Die Bundespolizeidirektion Wien entzog dem Beschwerdeführer daraufhin mit Bescheid vom 14. Juni 1999 gemäß § 24 Abs. 1 Z. 1 FSG die für die Klasse B erteilte Lenkberechtigung, und zwar gemäß § 25 Abs. 3 FSG für die Zeit von drei Monaten, gerechnet ab Abnahme des Führerscheines, somit bis einschließlich 13. August 1999. Einer eventuellen Berufung wurde die aufschiebende Wirkung gemäß § 64 Abs. 2 AVG aberkannt.
Die dagegen erhobene Berufung wurde vom Landeshauptmann von Wien mit Bescheid vom 7. Februar 2000 gemäß § 66 Abs. 4 AVG abgewiesen und der angefochtene Bescheid bestätigt.

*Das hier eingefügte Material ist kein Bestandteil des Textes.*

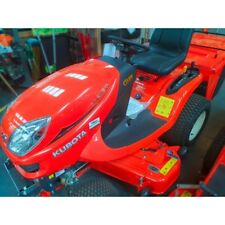 Kubota GR2120 Residential Mower (SHOP SOILED)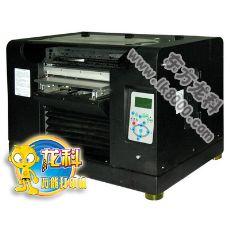 LK3900 A3+ 万能打印机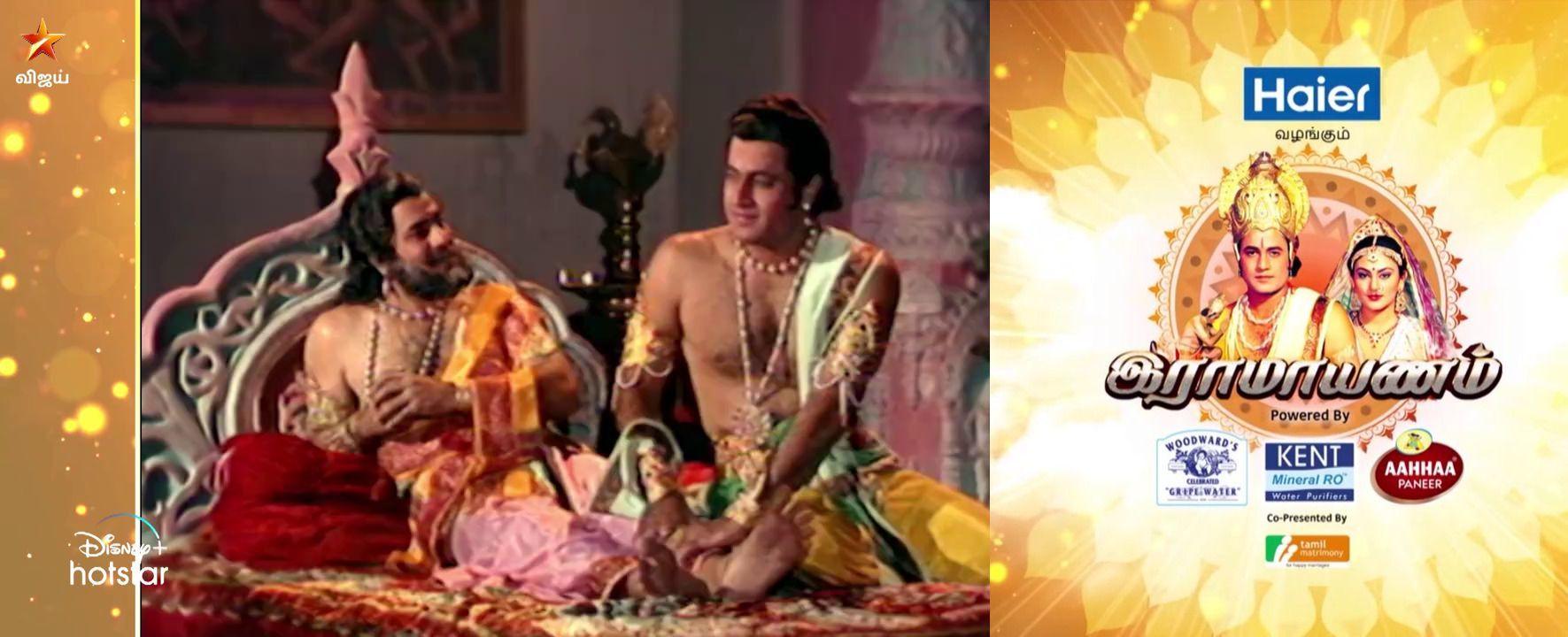 Ramayanam Serial On Vijay TV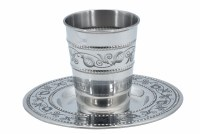 Stainless Steel Kiddush Cup with Tray Pomegranate Design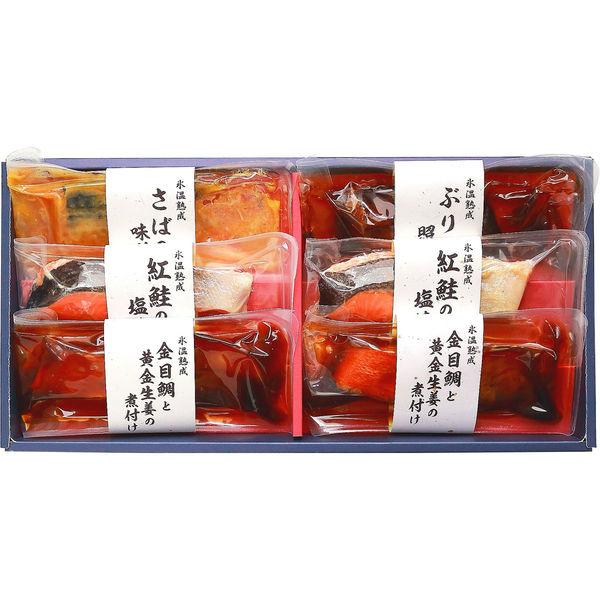 氷温熟成 煮魚焼き魚ギフトセット6切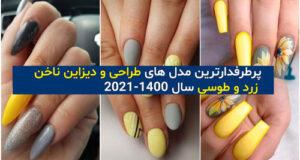 انواع مدل ناخن زرد و طوسی ۱۴۰۰ – ۲۰۲۱ دخترانه و زنانه جدید + دخترانه و زنانه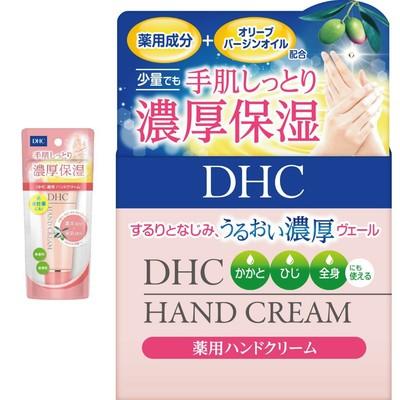 【手肌しっとり濃厚保湿】DHC 薬用ハンドクリーム(SS)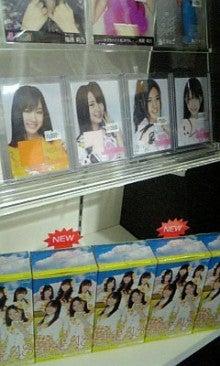 MINT新宿店のブログ-110727_220124_ed.jpg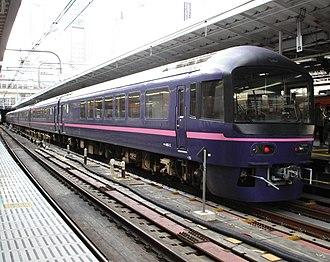 Joyful Train - Image: 485Hana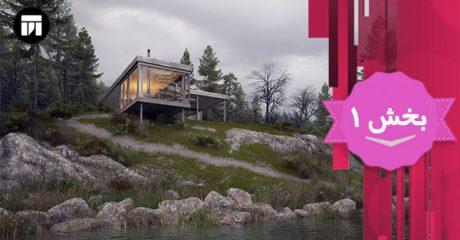 آموزش نرم افزار Twinmotion توین موشن برای ایجاد انیمیشن معماری– بخش 1
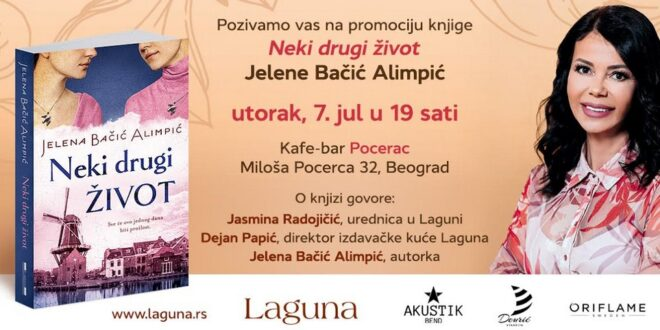 """Promocija knjige """"Neki drugi život"""" Jelene Bačić Alimpić"""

Begründend führte der Landeshauptmann von Wien nach Wiedergabe der maßgeblichen gesetzlichen Vorschriften aus, wie die Behörde erster Instanz angeführt habe, sei der Beschwerdeführer mit Strafverfügung der Bundespolizeidirektion Wien vom 13. Mai 1999 wegen eines Deliktes nach § 52 Z. 10a in Verbindung mit § 99 Abs. 2 lit. c StVO 1960, begangen am 13. Mai 1999, rechtskräftig bestraft worden. Da diese Bestrafung in Rechtskraft erwachsen sei, sei davon auszugehen, dass der Beschwerdeführer die der Bestrafung zu Grunde liegende Tathandlung begangen habe. Diese Tathandlung bilde aber eine Tatsache im Sinne des § 7 Abs. 3 Z. 1 FSG. Der ebenfalls rechtskräftig gewordene Vorwurf, die Tat unter besonders gefährlichen Verhältnissen begangen zu haben, bilde ein Tatbestandselement einer Verwaltungsübertretung nach § 99 Abs. 2 lit. c StVO 1960, weshalb auch diesbezüglich Bindungswirkung bestehe. Zusätzlich sei bemerkt, dass im gegenständlichen Falle vom Vorliegen besonders gefährlicher Verhältnisse auszugehen gewesen sei, befänden sich doch auf der A 22 ab Floridsdorfer Brücke stadtauswärts bis zur Schwarzlackenau keine Tunnels, weshalb die Annahme des Vorliegens von Regen bzw. einer nassen Fahrbahn "nicht von vornherein" unschlüssig sei. Gemäß § 25 Abs. 3 erster Satz FSG sei die Entziehungsdauer mangels Vorliegens der Voraussetzungen für die Anwendbarkeit des § 26 FSG mit mindestens drei Monaten festzusetzen gewesen.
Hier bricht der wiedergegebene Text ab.